La imaginación de Vicente Muñoz Puelles se pone en marcha (no cesa) desde que una biografía, una obra literaria o un hecho relevante se cruzan en su camino. Entonces, como si los estuviera observando, los traslada al lector convertidos en sueños. No nos relajemos, los sueños no solo son tranquilos, de serenidad absoluta, los hay que vienen cargados de escatología mórbida y necrofilia.
El autor nos invita a impregnarnos del elixir de la inmortalidad en un viaje que dura desde el siglo IV a.C., con el bajorrelieve de Gradiva, hasta Freud en el siglo XX. Las aventuras de personajes imaginarios se mezclan con las andanzas de aquellos que, por sus libros, se han convertido en inmortales en un mundo idóneo para experimentar que ni siquiera la muerte es segura porque, si se esquiva mientras nos recuerdan, los escritores tendrán vida eterna a través de sus libros.
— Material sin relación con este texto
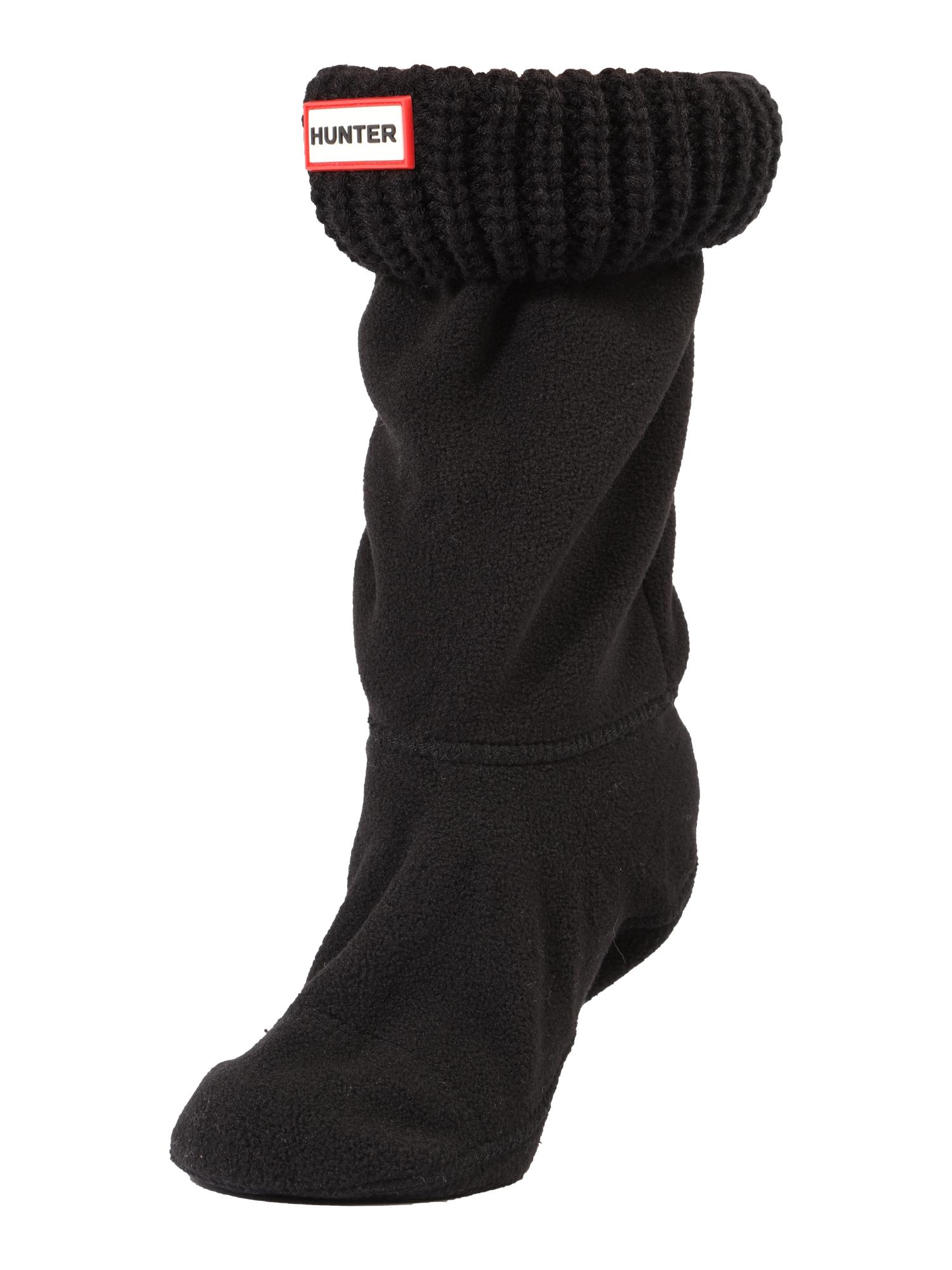 Ponožky HALF CARDIGAN černá HUNTER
El error es intentar perpetuar la vida terrenal porque, como comprueba Carl Von Cosel, la materia de la que estamos hechos se pudre.
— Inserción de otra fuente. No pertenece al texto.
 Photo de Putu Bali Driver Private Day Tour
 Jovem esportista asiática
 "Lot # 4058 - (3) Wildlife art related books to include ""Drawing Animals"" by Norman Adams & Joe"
Y es que, ante la dureza de la existencia, los libros están escritos para hacer realidad los sueños, por eso se acomodan a según qué preferencias, por eso nos estimulan a la lectura de otros, por eso «Todo libro ha de estar a disposición de cualquier lector», por eso deben ser escritos con absoluta libertad de expresión «No sólo somos libros sino también libres». Coincidimos con Vicente Muñoz y la importancia que le concede a la literatura en El decálogo de los libros al hacerse eco de lo que dijo Platón, porque «Los seres humanos pasan, pero los libros que han leído o escrito los sobreviven, incluso cuando las bibliotecas se queman o dispersan».